### [Selected excerpt]
┄┄┄┄┄┄┄┄┄┄┄┄┄┄┄┄┄┄┄┄

Fighting poverty in Jesus' name...
and with taxpayer funds?

By Roy Maynard

On the second anniversary of federal welfare reform, many say that the most effective poverty-fighting organizations are faith-based. Some in Washington actually want to help, but critics worry that the help comes with unacceptable strings attached.

When Don Taylor strides into a room, there's no mistaking his military background. If the close-cropped hair and review-stand posture aren't enough to show that he's a retired U.S. Army colonel, then the West Point ring on his right hand closes the case.

He's an odd pick to head Mississippi's Department of Human Services-and his three-year tenure in the position, at the appointment of Republican Gov. Kirk Fordice, has been nothing if not controversial. Controversy doesn't bother him, he says. He's mission-oriented, and the mission is to improve lives.

On this hot summer afternoon, he pulls two pastors into his office with a handshake. "Brother Stan, Brother Ron, good to see you." He beams at Ron Moore and Stan Wachtstetter, who run the state's groundbreaking Faith and Families program. They're something of a secret weapon. Despite cries at the outset from the ACLU and advocacy groups, for two years Mr. Taylor has deployed the program to pair welfare recipients with church congregations. The program has continued to build, to the point where now 850 churches in the state are mentoring more than a thousand "clients"-current or former welfare recipients.

┄┄┄┄┄┄┄┄┄┄┄┄┄┄┄┄┄┄┄┄

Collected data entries
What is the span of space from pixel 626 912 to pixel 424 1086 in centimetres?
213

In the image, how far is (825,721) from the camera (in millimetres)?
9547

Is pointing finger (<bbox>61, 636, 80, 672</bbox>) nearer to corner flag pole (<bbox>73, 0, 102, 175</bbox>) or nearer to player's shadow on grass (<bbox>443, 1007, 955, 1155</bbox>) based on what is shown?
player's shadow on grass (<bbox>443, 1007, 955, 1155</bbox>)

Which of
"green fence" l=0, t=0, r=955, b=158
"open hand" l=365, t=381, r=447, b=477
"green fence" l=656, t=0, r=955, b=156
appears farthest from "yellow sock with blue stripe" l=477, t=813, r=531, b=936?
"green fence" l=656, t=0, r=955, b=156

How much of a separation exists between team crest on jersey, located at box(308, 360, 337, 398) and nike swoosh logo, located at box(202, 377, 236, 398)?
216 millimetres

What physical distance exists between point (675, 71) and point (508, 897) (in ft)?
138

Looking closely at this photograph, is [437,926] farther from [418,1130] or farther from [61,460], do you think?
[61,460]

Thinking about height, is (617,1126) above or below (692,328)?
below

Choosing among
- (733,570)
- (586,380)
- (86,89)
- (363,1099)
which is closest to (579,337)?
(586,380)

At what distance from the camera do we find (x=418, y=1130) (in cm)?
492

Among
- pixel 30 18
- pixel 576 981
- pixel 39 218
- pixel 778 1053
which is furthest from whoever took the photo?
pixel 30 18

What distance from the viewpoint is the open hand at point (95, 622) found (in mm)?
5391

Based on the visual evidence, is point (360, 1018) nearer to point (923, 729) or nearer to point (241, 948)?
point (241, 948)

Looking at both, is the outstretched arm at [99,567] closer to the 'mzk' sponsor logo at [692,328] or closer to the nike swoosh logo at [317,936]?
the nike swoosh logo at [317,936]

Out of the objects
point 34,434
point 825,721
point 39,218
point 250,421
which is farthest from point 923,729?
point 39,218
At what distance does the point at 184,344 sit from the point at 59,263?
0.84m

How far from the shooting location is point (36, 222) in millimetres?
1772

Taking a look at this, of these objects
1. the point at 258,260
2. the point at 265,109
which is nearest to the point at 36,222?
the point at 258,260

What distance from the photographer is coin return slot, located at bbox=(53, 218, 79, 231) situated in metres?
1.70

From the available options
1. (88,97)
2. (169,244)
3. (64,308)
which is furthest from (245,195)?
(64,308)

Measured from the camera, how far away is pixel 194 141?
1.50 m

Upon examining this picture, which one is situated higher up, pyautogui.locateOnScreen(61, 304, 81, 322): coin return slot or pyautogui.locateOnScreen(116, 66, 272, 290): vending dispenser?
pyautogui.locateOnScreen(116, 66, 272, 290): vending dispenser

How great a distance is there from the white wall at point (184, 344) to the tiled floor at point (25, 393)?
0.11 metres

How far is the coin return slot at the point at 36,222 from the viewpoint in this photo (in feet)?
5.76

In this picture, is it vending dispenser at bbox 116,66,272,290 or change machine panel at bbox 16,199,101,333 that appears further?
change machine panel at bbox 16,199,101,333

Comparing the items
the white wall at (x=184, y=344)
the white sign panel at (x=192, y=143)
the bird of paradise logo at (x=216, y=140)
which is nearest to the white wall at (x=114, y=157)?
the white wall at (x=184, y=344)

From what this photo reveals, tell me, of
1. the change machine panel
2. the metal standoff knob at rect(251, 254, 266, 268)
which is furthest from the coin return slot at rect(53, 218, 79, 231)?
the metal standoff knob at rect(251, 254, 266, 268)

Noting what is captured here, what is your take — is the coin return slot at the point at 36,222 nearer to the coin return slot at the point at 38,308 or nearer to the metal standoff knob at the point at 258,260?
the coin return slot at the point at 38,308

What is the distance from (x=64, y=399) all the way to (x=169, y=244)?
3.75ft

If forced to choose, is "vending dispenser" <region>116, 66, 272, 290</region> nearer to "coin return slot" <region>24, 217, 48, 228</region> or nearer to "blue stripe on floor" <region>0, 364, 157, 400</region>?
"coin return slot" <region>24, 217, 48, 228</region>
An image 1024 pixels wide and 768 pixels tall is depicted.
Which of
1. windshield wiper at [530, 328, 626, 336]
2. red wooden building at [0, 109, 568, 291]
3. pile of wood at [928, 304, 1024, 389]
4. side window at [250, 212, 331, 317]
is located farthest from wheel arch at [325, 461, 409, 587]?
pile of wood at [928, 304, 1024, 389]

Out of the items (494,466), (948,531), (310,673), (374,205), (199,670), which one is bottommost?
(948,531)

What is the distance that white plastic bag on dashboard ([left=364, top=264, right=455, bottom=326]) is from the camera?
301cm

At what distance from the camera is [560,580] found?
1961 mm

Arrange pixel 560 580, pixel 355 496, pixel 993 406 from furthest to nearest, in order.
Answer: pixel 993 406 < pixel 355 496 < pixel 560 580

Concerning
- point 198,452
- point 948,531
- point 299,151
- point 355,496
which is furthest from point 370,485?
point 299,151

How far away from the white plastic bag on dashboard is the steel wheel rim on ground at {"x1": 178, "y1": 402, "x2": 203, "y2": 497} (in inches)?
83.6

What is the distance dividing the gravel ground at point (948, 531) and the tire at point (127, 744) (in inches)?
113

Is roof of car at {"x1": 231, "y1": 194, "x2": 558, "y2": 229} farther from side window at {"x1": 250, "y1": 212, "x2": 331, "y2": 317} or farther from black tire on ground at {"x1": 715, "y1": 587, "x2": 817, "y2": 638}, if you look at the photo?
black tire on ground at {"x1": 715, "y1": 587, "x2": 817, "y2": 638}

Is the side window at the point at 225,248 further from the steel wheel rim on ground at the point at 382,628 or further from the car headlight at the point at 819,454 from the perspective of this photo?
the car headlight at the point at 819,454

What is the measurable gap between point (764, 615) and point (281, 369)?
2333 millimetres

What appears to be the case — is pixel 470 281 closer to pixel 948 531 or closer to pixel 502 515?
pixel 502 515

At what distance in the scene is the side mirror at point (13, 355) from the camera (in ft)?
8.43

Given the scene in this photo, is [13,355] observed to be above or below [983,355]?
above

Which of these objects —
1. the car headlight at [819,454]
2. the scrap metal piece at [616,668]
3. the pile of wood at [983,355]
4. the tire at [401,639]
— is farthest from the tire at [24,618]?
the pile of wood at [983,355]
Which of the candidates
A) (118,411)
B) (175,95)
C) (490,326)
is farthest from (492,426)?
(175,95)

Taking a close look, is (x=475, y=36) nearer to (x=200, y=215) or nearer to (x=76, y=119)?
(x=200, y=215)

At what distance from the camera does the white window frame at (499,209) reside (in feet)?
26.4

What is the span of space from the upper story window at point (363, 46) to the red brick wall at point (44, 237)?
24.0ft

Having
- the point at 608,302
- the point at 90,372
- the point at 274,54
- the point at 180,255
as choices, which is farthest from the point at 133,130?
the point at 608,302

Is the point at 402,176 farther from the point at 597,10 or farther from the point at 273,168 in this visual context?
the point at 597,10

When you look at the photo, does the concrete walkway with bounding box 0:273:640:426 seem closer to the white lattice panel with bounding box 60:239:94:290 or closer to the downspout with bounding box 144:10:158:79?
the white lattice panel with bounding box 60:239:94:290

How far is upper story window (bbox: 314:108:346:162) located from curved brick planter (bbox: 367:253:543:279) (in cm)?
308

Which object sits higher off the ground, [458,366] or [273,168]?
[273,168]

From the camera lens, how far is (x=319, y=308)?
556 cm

┄┄┄┄┄┄┄┄┄┄┄┄┄┄┄┄┄┄┄┄

### [Parts of the exercise]
[a] Do these statements agree with the article on faith-based welfare programs? For each, answer yes or no and quote the words from the article that decide it.
(i) Don Taylor is a retired U.S. Army colonel.
(ii) A Democratic governor appointed Taylor to his post.
(iii) More than a thousand churches in the state take part in the program.
[b] Using the article on faith-based welfare programs, what are the answers to these questions?
(i) On which hand does Taylor wear his West Point ring?
(ii) How long has Taylor held his position?
(iii) What is the name of the program that Ron Moore and Stan Wachtstetter run?
[c] Continue the article on faith-based welfare programs from where it stops.
This material has no connection to the article on faith-based welfare programs.

### [Solved problems]
[a]
(i) Yes: "he's a retired U.S. Army colonel"
(ii) No: "at the appointment of Republican Gov. Kirk Fordice"
(iii) No: "now 850 churches in the state are mentoring more than a thousand "clients""

[b]
(i) His right hand.
(ii) Three years.
(iii) Faith and Families.

[c]
"I'm a pragmatist," says Mr. Taylor. "I go with what works. And I know that faith works where nothing else will. The government can't dry every tear, can't sweep every sidewalk, can't hire every worker. And it can't solve any problem as long as it keeps confusing material poverty with behavioral poverty."

And that's why Faith and Families, even when it was still a vague proposal advocated by Gov. Fordice in 1994, appealed to him. Faith and Families is essentially a wise military move: Instead of having one social worker attempting to keep up with 300 clients, one client now has a congregation of usually 200 or more caring people backing him or her up.

"Here's what that looks like," explains Mr. Moore, the black pastor of the Stronger Hope Baptist Church in Jackson. "The Van Winkle Baptist Church, a white, conservative church, enrolled and we paired them with a young, black single mother. They took a look at her needs. To get a job, she needed transportation. No problem-one of the deacons said, 'I got an old car.' She needed child care. No problem-the church had a child-care center. If the car breaks down, she's not left on foot and out of work again-there's always gonna be a mechanic in a church."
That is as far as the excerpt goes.